Though many New Mexicans may not be aware of it, especially given our state's ongoing economic struggles, New Mexico is in the midst of a boom in energy development. New Mexico has vast deposits of oil and gas that can help our state transcend its struggling economy, leading to better jobs and higher wages.
Just ask the people of North Dakota, whose oil and gas production has resulted in an unemployment rate of less than 3 percent and fast-food workers being hired at $15 per hour. How important is New Mexico's energy development? Nearly one-third of all state funding to public schools, as well as to New Mexico's higher-education institutions, comes from taxes, royalties and fees paid by oil-and-gas operations around the state.
The main threat to New Mexico reaping this huge windfall is an anti-oil and gas movement in our nation's capital, the same one that has put the Keystone Pipeline project in limbo. Leading this charge is Nevada Senator Harry Reid, who wants hand-picked energy novice Norman Bay to lead the country's premier energy agency, the Federal Energy Regulatory Commission (FERC). With Bay at the helm of FERC, New Mexico's energy boom can be stopped,
FERC regulates natural-gas pricing and pipelines as well as natural-gas export terminals. New Mexico's ability to stoke its economy through the exploration and production of clean, efficient natural gas hinges directly on decisions made by FERC.
The Commission's current, acting chair, Cheryl LaFleur, is a seasoned veteran of the energy sector and a respected expert on energy regulation who is on record in favor of quickly processing new export terminals to sell natural gas from New Mexico and other states amid surging world demand.

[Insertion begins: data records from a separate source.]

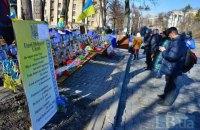 """Верхний выход станции метро """"Крещатик"""" будет закрыт в субботу"""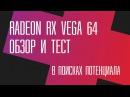 RX Vega 64: потенциал 2.0. Полный обзор и тест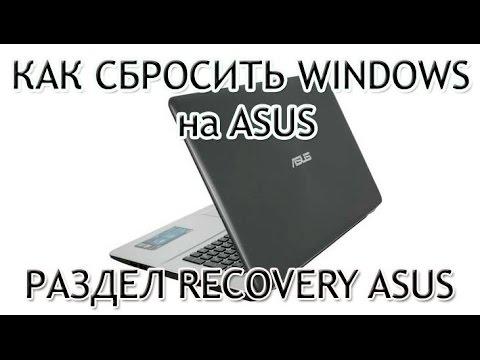 Как сбросить Windows Как обнулить Windows на Asus Раздел Recovery Asus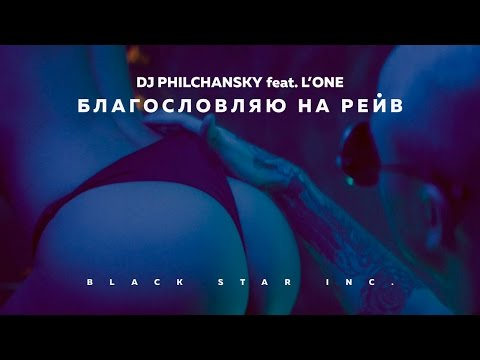 DJ Philchansky feat. L'ONE - Благословляю На Рейв
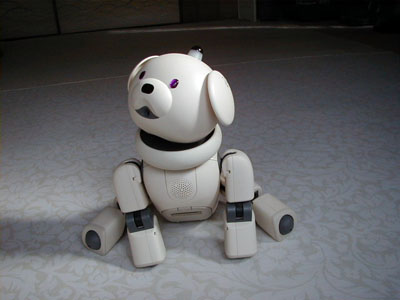 Picture ofAIBO Series : AIBO ERS-311 Latte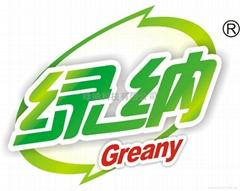 惠州市绿纳科技有限公司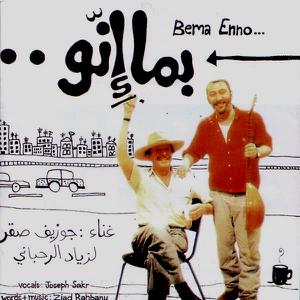 Joseph Sakr & Ziyad Al Rahbani - Bema Enno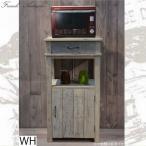 レンジ台 幅45 完成品 アンティーク レンジ 棚 ラック キッチン 収納 カントリー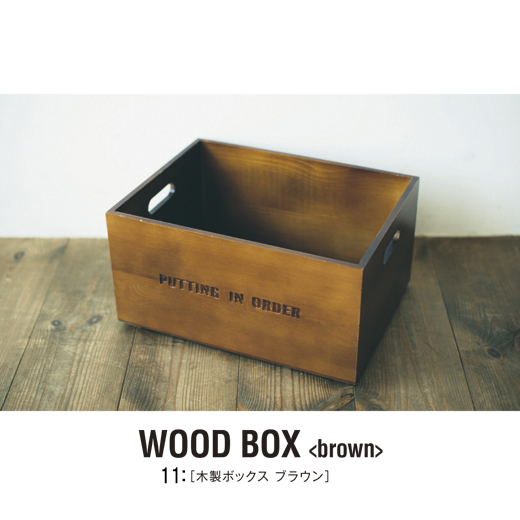 使い道が広がる、底面がA4サイズの木製ボックス。立て置きにして本棚にしたり、オープンラックに乗せてディスプレイのアクセントにしたり。スタッキング可能なのでスタイリッシュに収納できます。  ■素材: 合板(ポプラ)  ■サイズ: 高さ約16cm、幅約32cm、奥行き約24cm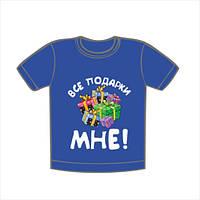 """Детская хлопковая футболка, яркий принт, надпись на заказ """"Все подарки мне"""" ко Дню Рождения"""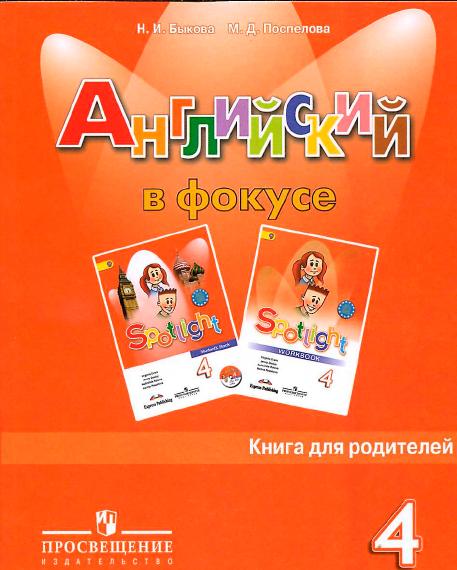 enjoy english 4 класс учебник скачать pdf бесплатно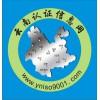 资深的云南ISO认证就在昆明|一流的ISO18001认证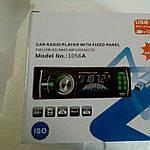 Автомагнитола   Kenwood 1056 FM/USB/SD/MMC/MP3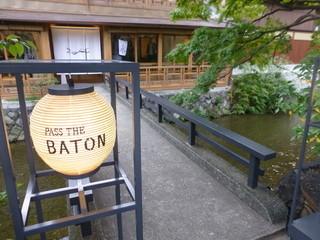 お茶と酒 たすき - BATONとは、表参道にもあるリサイクルショップ!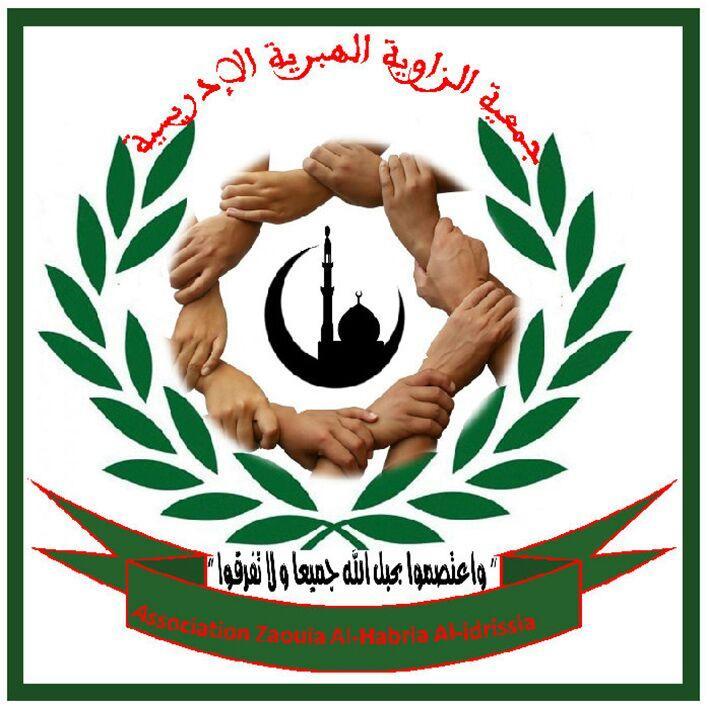 شعارالجمعية Logo de l'association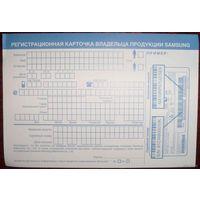 Регистрационная карточка владельца продукции Samsung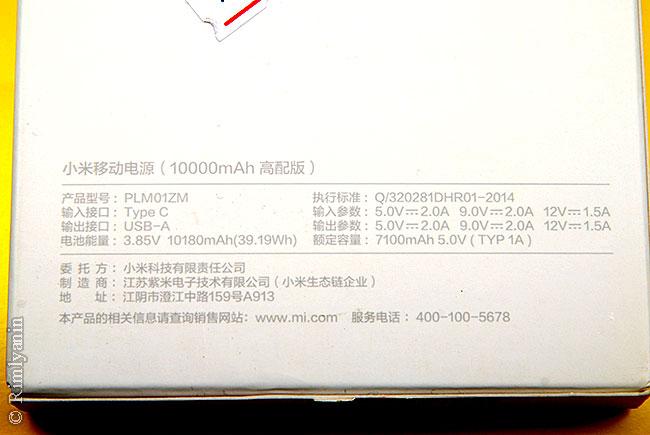 XIAOMI PLM01ZM Mini 10000mAh Pro Power Bank USB Type-C 007.jpg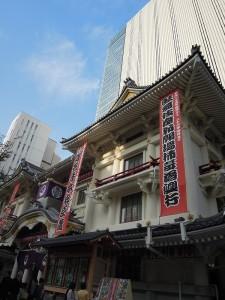 銀座 歌舞伎座 御稲荷さん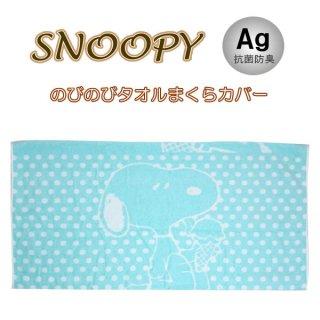 スヌーピー のびのびピローケース (枕カバー/まくらカバー/寝具) アイスクリーム (ORSN)(MCD)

The White House, however, has nominated energy novice Norman Bay to chair the commission and set the agenda on such crucial policies. Elevating the largely unknown Bay — Politico calls him a "man of mystery" — to the pivotal position of chair could have significant, negative impacts on our state's thriving energy sector. The chair of FERC holds powerful sway over its agenda and staff in ways that average members do not.
Unfortunately, perhaps as a personal favor to a former colleague, Gov. Martinez has endorsed the appointment of Bay to the FERC although not specifically the powerful position of chair.
The Obama Administration has a dismal record on the development of America's energy assets despite the obvious importance these strategic natural resources play to states like New Mexico. The Washington Post says, "If foot-dragging were a competitive sport, President Obama and his administration would be world champions for their performance in delaying the approval of the Keystone XL pipeline." Now the Obama White House — heavily lobbied on the issue by fringe activists — aims to do the same for liquefied natural gas export terminals. As it is, there are two dozen applications for new export terminals awaiting FERC approval.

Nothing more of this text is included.